▸ TASK GOAL
Extract the full set of records, then give each one again exactly.
++++
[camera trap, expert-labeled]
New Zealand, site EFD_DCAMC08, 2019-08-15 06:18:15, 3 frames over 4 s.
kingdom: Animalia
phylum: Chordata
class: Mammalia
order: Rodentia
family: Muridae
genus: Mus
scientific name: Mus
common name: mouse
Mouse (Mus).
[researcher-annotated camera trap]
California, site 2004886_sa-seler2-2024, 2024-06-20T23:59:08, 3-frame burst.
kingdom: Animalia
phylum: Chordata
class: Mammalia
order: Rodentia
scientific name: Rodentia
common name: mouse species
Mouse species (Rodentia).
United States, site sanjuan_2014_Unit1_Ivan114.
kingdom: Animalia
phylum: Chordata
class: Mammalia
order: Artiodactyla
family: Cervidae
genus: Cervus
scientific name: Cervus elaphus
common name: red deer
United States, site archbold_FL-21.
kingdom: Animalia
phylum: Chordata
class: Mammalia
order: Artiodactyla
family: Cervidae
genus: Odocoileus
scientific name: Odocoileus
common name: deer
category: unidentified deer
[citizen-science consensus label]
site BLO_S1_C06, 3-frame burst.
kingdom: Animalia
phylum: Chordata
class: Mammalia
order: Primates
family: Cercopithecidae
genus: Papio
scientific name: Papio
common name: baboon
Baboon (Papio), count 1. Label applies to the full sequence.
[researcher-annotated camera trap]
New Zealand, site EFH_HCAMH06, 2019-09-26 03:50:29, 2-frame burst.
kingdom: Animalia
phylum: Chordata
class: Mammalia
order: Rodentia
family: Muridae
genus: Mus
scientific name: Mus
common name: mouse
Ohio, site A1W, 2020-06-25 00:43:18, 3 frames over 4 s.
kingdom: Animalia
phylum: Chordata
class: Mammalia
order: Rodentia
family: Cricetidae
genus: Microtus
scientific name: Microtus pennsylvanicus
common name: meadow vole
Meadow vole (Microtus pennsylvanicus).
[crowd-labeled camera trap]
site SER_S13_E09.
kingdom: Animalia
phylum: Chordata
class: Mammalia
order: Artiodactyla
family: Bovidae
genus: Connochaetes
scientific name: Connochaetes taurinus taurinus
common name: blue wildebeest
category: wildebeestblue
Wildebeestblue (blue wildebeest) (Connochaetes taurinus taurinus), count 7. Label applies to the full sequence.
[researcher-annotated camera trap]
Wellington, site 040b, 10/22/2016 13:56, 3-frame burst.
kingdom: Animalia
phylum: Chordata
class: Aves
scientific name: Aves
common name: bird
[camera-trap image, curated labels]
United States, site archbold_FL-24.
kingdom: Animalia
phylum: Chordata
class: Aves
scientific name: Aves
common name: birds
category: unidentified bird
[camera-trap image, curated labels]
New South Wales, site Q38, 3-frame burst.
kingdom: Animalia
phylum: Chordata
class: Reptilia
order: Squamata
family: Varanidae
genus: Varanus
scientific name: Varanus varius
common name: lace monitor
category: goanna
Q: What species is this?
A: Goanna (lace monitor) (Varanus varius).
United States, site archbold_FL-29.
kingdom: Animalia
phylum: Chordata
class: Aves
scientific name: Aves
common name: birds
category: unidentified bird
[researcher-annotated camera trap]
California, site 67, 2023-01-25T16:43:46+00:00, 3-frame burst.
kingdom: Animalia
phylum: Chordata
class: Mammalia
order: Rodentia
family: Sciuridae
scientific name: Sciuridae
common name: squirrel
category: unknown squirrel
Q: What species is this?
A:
++++
▸ TASK SOLUTION
[camera trap, expert-labeled]
New Zealand, site EFD_DCAMC08, 2019-08-15 06:18:15, 3 frames over 4 s.
kingdom: Animalia
phylum: Chordata
class: Mammalia
order: Rodentia
family: Muridae
genus: Mus
scientific name: Mus
common name: mouse
Mouse (Mus).
[researcher-annotated camera trap]
California, site 2004886_sa-seler2-2024, 2024-06-20T23:59:08, 3-frame burst.
kingdom: Animalia
phylum: Chordata
class: Mammalia
order: Rodentia
scientific name: Rodentia
common name: mouse species
Mouse species (Rodentia).
United States, site sanjuan_2014_Unit1_Ivan114.
kingdom: Animalia
phylum: Chordata
class: Mammalia
order: Artiodactyla
family: Cervidae
genus: Cervus
scientific name: Cervus elaphus
common name: red deer
United States, site archbold_FL-21.
kingdom: Animalia
phylum: Chordata
class: Mammalia
order: Artiodactyla
family: Cervidae
genus: Odocoileus
scientific name: Odocoileus
common name: deer
category: unidentified deer
[citizen-science consensus label]
site BLO_S1_C06, 3-frame burst.
kingdom: Animalia
phylum: Chordata
class: Mammalia
order: Primates
family: Cercopithecidae
genus: Papio
scientific name: Papio
common name: baboon
Baboon (Papio), count 1. Label applies to the full sequence.
[researcher-annotated camera trap]
New Zealand, site EFH_HCAMH06, 2019-09-26 03:50:29, 2-frame burst.
kingdom: Animalia
phylum: Chordata
class: Mammalia
order: Rodentia
family: Muridae
genus: Mus
scientific name: Mus
common name: mouse
Ohio, site A1W, 2020-06-25 00:43:18, 3 frames over 4 s.
kingdom: Animalia
phylum: Chordata
class: Mammalia
order: Rodentia
family: Cricetidae
genus: Microtus
scientific name: Microtus pennsylvanicus
common name: meadow vole
Meadow vole (Microtus pennsylvanicus).
[crowd-labeled camera trap]
site SER_S13_E09.
kingdom: Animalia
phylum: Chordata
class: Mammalia
order: Artiodactyla
family: Bovidae
genus: Connochaetes
scientific name: Connochaetes taurinus taurinus
common name: blue wildebeest
category: wildebeestblue
Wildebeestblue (blue wildebeest) (Connochaetes taurinus taurinus), count 7. Label applies to the full sequence.
[researcher-annotated camera trap]
Wellington, site 040b, 10/22/2016 13:56, 3-frame burst.
kingdom: Animalia
phylum: Chordata
class: Aves
scientific name: Aves
common name: bird
[camera-trap image, curated labels]
United States, site archbold_FL-24.
kingdom: Animalia
phylum: Chordata
class: Aves
scientific name: Aves
common name: birds
category: unidentified bird
[camera-trap image, curated labels]
New South Wales, site Q38, 3-frame burst.
kingdom: Animalia
phylum: Chordata
class: Reptilia
order: Squamata
family: Varanidae
genus: Varanus
scientific name: Varanus varius
common name: lace monitor
category: goanna
Q: What species is this?
A: Goanna (lace monitor) (Varanus varius).
United States, site archbold_FL-29.
kingdom: Animalia
phylum: Chordata
class: Aves
scientific name: Aves
common name: birds
category: unidentified bird
[researcher-annotated camera trap]
California, site 67, 2023-01-25T16:43:46+00:00, 3-frame burst.
kingdom: Animalia
phylum: Chordata
class: Mammalia
order: Rodentia
family: Sciuridae
scientific name: Sciuridae
common name: squirrel
category: unknown squirrel
Q: What species is this?
A:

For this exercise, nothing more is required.